In late August, 10 human-rights, labor and investor organizations, including the AFL-CIO and Global Labor Justice-International Labor Rights Forum, filed a formal petition with the CBP asking it to issue a regional WRO on all cotton-made goods connected to Xinjiang. Last week, the White House was mulling a ban on some or all Xinjiang-made products, including apparel, partly in protest of the crackdown against Uyghurs and other Muslim minorities and partly as another salvo in the president’s ongoing trade war against China. It remains fuzzy, however, if any proposed ban will include products containing Xinjiang cotton shipped from other regions of China or exported to countries such as Bangladesh and Cambodia before making their way to American shores.
Earlier this summer, the Trump administration placed several apparel firms, including reported current or former suppliers to major brands such as Ralph Lauren and Tommy Hilfiger, on a blacklist that prevents them from buying U.S. products because of their alleged ties to forced-labor camps in Xinjiang. Several of these companies have since pushed back, citing a lack of evidence that such abuses are taking place in their supply chains, though the built-in opacity of multinational sourcing networks—not to mention the multiple levels of subcontracting—can make claims tricky to verify either way.
Uyghur-rights organizations are using the social media hashtag #ForcedLabourFashion to disseminate images, created by Uyghur artist Yettesu, that parody ads from Nike, Uniqlo and Zara, claiming that these companies source their cotton products from Xinjiang.
“Given that so much cotton is sourced from the Uyghur region, the fashion industry is uniquely culpable for forced labor, and by extension, systematic policies meant to destroy the Uyghur identity,” said Omer Kanat, executive director of the Uyghur Human Rights Project. “Not only are brands like Nike, Zara and Uniqlo enabling forced Uyghur labor, they’re also supporting an entire system of genocidal repression. Who is picking the cotton and stitching the clothes that western consumers are wearing every day? Uyghurs. Drawn directly from mass internment camps.”

Nike and Uniqlo owner Fast Retailing did not immediately respond to requests for comment.

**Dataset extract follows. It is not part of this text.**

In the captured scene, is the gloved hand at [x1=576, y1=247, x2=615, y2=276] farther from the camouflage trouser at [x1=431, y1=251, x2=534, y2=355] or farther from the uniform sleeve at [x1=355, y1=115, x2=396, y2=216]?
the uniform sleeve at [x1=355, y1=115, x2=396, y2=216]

Zara parent Inditex referred Sourcing Journal to a previous statement that an internal investigation confirmed that it has zero “commercial relations with any factory in Xinjiang.”
Nike said in July that while it does not source directly from Xinjiang, it is “conducting ongoing diligence with our suppliers in China to identify and assess potential risks related to employment of Uyghur or other ethnic minorities.”
Last month, Fast Retailing released a statement highlighting its “zero-tolerance policy” for forced labor. “No Uniqlo product is manufactured in the Xinjiang region,” it said. “In addition, no Uniqlo production partners subcontract to fabric mills or spinning mills in the region.”